Standard image High-resolution image

We now compare the results of the two models more directly, namely those obtained with a pre-defined cell-production function (model 1) versus those obtained while coupling the cell-production function to nutrient diffusion (model 4). In order to do so, we derive from model 4 a cell-production rate as a function of z at steady state. We then fit the cell-production rate of model 1 to that function to generate the associated relaxation modes. As illustrated in figure 4 of the supplementary information, the fitting procedure gives a nearly perfect agreement between the two rate functions. We can therefore assume that the cell-production profiles are identical in the unperturbed situation for both models, and that all the differences that are observed are due to the effect of being coupled to nutrient diffusion to first order in the case of model 4 versus keeping the cell production unchanged in the case of model 1. We can see in figure 4 that coupling to nutrient diffusion overall increases the instability and introduces an additional maximum for the most unstable mode at a low q as commented on above. The remaining mode structure is unchanged and the stable modes are nearly identical in both models. In particular, in both the large- and low-q limits, we have the same asymptotic behaviours for the three modes with both models, as we now discuss in section 5.2.

Figure 4.

Figure 4. Comparison of the modes obtained with model 4 (linestyle (1)) and with model 1 (linestyle (2)), following the procedure described in the text. The parameters are those of figure 3(A), together with the fitting parameters k = 2 divisions per day and l = 44 μm for model 1. Panels (A) and (B) present the same modes but over two different wavevector ranges.

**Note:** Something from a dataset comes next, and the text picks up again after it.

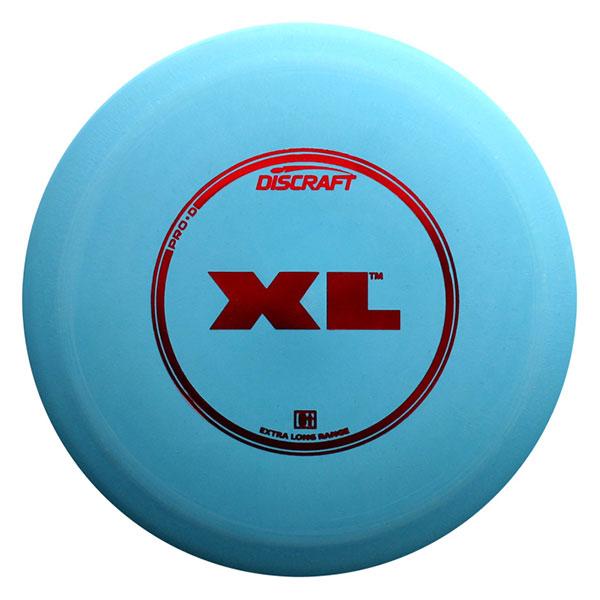 Pro D XL 150-class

Standard image High-resolution image

5.2. Asymptotic behaviours of the modes

To leading order, the large-q expansions of the three modes are identical to those obtained for model 1 and given by equation (18) of the supplementary information. This is also the case in the small-q limit for the two diverging modes of model 1, given by equation (19) of the supplementary information. This stems from the fact that these regimes correspond to a fast dynamics, where pure mechanics is at play without feeling the influence of the relatively slow cell-division events. However, the constant-order terms of these expansions do depend on the particular form of the cell-production function. The exact expressions have been derived but are very long and do not yield any particular physical insight in their full extent. They are therefore not presented in this paper. In figure 4 of the previous paragraph, the fitting procedure ensures that the limit of the upper mode is the same for both versions of the model.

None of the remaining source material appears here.